Reputation: 15589
Artifactory supports NPM by creating local NPM registries.
The typical way to manage the packages is using NPM scope.
The Artifactory administrator can control who can publish to the registries.
How can the administrator controls who can publish to a specific NPM scope?
Creating multiple NPM registries in order to manage permissions could lead to conflicts. For example:
Team A owns and administrate https://<artifactory>/api/npm/npm-x
.
Team B owns and administrate https://<artifactory>/api/npm/npm-y
.
Both Team A and Team B independency decided to publish some packages under scope @my-company
.
Now Team C wants to use those packages from Team A and Team B.
They found that it is not possible because the resolution is ambiguous:
# .npmrc
# can not get package from Team B
@my-company:registry=https://<artifactory>/api/npm/npm-x
# can not get package from Team A
@my-company:registry=https://<artifactory>/api/npm/npm-y
# can it resolve correctly?
# what if both Team A and Team B publish a package named `@my-company/repo-scripts`?
registry=https://<artifactory>/api/npm/npm-virtual
Upvotes: 0
Views: 515
Reputation: 1554
This use-case can be solved either with separate repositories, or with a single repository. Both solutions rely on the ability to define include/exclude patterns. Artifactory has a very good permissions management system that can easily support this requirement.
Knowing that the file layout in an NPM repository always starts with the package name, you can use that knowledge and define an include pattern. For example, if team-A owns a scoped package named @my-company/team-a
, you can use the following include pattern:
@my-company/team-a/**
With a single repository, this can be done by creating a group for each team, and then granting each group permissions on the repository. The permissions of each team shall be limited to path prefix(es) in that repository, based on the scope(s) that team owns.

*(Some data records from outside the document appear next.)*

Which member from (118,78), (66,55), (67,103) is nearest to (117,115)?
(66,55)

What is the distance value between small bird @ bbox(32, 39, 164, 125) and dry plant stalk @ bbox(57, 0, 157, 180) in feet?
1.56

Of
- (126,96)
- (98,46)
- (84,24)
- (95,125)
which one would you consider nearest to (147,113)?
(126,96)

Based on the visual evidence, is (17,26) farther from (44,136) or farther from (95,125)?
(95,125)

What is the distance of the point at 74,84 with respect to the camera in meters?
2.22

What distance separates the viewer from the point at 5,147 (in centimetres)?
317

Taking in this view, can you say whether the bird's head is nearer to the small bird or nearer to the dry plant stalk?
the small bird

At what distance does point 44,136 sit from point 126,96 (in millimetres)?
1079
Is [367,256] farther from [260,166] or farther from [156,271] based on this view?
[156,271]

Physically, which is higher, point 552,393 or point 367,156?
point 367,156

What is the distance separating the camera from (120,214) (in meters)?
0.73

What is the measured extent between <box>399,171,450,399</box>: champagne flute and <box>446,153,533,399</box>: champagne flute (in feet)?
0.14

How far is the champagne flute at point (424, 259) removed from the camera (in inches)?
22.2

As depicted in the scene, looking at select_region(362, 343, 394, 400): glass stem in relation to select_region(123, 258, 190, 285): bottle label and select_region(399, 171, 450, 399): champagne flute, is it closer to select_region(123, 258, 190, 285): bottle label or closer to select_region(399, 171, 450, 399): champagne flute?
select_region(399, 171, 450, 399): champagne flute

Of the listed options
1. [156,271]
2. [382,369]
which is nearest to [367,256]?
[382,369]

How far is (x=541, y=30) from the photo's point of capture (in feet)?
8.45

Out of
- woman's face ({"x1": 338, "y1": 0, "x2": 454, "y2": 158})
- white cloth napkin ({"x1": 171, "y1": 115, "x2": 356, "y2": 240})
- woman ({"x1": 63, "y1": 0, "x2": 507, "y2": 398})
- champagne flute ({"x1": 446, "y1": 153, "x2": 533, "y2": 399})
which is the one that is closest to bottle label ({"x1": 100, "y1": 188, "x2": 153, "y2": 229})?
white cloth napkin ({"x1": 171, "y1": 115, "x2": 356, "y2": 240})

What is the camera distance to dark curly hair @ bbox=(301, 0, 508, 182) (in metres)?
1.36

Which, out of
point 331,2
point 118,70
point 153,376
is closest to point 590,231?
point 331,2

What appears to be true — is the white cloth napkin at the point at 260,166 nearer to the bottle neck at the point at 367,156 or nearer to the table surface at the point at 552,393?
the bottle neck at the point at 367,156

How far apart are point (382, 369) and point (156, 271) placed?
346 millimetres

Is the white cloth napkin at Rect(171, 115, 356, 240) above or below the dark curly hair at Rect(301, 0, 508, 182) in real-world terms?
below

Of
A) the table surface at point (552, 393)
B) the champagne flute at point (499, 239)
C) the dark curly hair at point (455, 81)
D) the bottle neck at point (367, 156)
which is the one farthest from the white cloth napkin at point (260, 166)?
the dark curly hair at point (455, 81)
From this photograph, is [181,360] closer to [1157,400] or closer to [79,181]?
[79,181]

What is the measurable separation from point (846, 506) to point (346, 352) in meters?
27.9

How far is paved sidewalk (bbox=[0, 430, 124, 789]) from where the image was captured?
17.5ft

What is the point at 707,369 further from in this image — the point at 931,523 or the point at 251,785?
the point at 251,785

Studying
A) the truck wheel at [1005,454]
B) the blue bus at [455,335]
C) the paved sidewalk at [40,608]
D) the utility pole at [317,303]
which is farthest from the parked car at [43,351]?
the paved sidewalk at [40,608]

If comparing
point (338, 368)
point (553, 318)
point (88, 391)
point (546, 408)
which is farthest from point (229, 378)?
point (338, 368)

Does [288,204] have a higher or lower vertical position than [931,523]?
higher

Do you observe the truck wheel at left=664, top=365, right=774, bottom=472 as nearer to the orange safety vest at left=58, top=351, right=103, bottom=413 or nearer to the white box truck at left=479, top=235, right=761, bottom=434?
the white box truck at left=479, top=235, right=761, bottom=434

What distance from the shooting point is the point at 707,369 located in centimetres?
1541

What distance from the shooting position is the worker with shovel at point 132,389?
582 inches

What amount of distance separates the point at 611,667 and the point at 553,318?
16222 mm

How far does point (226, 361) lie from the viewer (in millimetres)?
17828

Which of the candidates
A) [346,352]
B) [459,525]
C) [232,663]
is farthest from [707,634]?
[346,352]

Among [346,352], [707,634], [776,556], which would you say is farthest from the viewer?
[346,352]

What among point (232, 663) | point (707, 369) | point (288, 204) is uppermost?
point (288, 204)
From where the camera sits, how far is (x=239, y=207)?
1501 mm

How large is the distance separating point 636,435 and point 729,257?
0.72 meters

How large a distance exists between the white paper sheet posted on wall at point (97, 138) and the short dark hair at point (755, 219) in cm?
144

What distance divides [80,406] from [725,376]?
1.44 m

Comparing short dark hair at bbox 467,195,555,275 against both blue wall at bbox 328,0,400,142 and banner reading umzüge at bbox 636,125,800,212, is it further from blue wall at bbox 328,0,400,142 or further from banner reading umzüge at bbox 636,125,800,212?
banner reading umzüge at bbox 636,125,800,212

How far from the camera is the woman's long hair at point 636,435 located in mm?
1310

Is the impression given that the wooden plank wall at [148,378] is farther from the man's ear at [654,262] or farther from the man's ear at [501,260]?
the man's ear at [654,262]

With multiple repositories, the permissions can be granted for each team (group) on their own repository, no need for include/exclude patterns. Instead, the repository can be configured to accept only files which match include/exclude patterns. If you choose to use multiple repositories, you can create a virtual repository that aggregates the local repositories. This way, clients only need to use a single registry which gives an abstraction on top the other registries.